How Creativity Might Work

At age 10, I began learning to play the piano. Like everyone else I knew who was learning to play, I was taught in the traditional way- learning how to read and play sheet music. I took piano lessons for about five years and then quit. It was hard, it was long, and frankly in my opinion — quite boring.

Years later, in my early 20s, I decided to pick it back up but this time, I decided to take a different route. I signed up for jazz piano lessons. Jazz piano is pure improvisation — there is no sheet music. People often comment, “Well it’s good that you took lessons as a kid — you probably have a decent head start.” While this is true to some extent, my classical piano background is not as advantageous as I had originally anticipated.

Both types of lessons involve the piano, but the theory and the way the brain works when playing the two styles couldn’t be more different. Classical piano is rote memorization, while on the other hand, jazz piano is pure improvisation. In both instances the brain is producing music, but it is functioning in two completely different ways.

There is a part of your brain called the prefrontal cortex which is responsible for personality expression, decision making, and moderating social behavior. Within the prefrontal cortex lives the lateral prefrontal cortex and the medial prefrontal cortex (side note: I am not a medical professional, so forgive me if my illustrations and explanations are too simplistic).

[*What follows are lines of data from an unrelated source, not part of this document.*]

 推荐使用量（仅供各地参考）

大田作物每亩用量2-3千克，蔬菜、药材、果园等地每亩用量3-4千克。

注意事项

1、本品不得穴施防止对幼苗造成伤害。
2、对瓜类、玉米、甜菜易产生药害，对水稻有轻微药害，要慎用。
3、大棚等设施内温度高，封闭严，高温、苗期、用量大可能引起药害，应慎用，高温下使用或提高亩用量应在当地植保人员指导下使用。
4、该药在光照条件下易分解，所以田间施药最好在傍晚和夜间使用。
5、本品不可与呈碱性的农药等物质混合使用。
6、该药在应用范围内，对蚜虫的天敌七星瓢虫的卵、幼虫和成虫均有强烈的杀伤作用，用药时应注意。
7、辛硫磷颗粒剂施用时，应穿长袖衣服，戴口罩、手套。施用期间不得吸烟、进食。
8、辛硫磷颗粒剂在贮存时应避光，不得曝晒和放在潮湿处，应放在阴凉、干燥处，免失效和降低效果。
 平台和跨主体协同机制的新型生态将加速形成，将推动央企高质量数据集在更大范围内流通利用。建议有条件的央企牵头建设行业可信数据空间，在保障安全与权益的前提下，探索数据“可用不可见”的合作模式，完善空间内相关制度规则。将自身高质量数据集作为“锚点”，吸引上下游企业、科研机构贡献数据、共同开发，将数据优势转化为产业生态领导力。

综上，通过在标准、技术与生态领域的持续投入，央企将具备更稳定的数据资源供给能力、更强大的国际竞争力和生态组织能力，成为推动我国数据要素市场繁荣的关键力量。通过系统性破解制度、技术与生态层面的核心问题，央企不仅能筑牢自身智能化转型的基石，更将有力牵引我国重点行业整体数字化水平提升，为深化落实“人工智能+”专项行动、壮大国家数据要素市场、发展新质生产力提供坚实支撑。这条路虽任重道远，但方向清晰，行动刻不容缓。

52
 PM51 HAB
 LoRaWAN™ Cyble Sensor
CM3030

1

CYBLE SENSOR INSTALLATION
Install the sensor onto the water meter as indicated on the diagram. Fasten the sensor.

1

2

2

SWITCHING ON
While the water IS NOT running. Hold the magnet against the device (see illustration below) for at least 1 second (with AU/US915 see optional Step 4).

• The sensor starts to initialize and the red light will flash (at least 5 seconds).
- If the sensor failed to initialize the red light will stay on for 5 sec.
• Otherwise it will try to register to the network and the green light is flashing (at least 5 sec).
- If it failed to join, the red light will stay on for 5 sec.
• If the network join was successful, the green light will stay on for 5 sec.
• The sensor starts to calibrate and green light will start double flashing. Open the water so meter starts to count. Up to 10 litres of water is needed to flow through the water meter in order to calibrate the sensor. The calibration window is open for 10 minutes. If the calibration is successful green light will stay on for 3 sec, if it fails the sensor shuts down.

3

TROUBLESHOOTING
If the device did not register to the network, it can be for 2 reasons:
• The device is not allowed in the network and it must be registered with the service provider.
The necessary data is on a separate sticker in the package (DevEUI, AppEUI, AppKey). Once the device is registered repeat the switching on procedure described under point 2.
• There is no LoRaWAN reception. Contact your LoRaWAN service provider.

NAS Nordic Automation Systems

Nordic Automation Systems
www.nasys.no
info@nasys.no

Part of the responsibility of the lateral prefrontal cortex is self-monitoring. Think of it as the mechanism that keeps your random thoughts at bay. Conversely, the medial prefrontal cortex is responsible for self-expression — your impulsivity mechanism. The medial prefrontal cortex may produce that inappropriate comment or weird thought, while the lateral prefrontal cortex says, “No, don’t say that, that would be inappropriate.” The two parts typically work together in a system of checks and balances.

A great TED talk given by Charles Limb began to uncover the causes and effects of when these two parts of the brain stop working together. He set out to compare the activity in the brain of a classical pianist versus the brain of a jazz pianist while performing. He wanted to know:

What happens in the brain during something that’s memorized and over-learned, and what happens in the brain during something that is spontaneously generated or improvised?

Although his research is preliminary, Charles Limb found something extraordinary occurring. While analyzing the brain of a musician playing music from a score versus improvising, he discovered a weird dissociation happening in the frontal lobe.

The lateral prefrontal cortex — the part responsible for self-monitoring — actually began to shut off, while the medial prefrontal cortex — the part responsible for self-expression — became more active. Instead of these two parts of the brain working together as they typically do, one part needed to get out of the way so the other one could flourish.

Creativity is what drives innovation. Companies spend millions upon millions of dollars every year trying to encourage and foster creativity within their organizations. Though Limb’s study merely skims the surface of the varied workings of the frontal lobe, it begins to offer valuable insight into what is happening in the brain during a creative period.

With this in mind, it begs the question that if his theory is true, could creativity one day be prescribed? If we were able to identify which parts of the brain help stimulate creativity and which parts inhibit it, imagine a drug that actually shuts off certain parts of the brain, allowing an individual to be more creative.

Maybe someday you’ll wake up, grab your coffee, pop your creativity pill, and head to the office.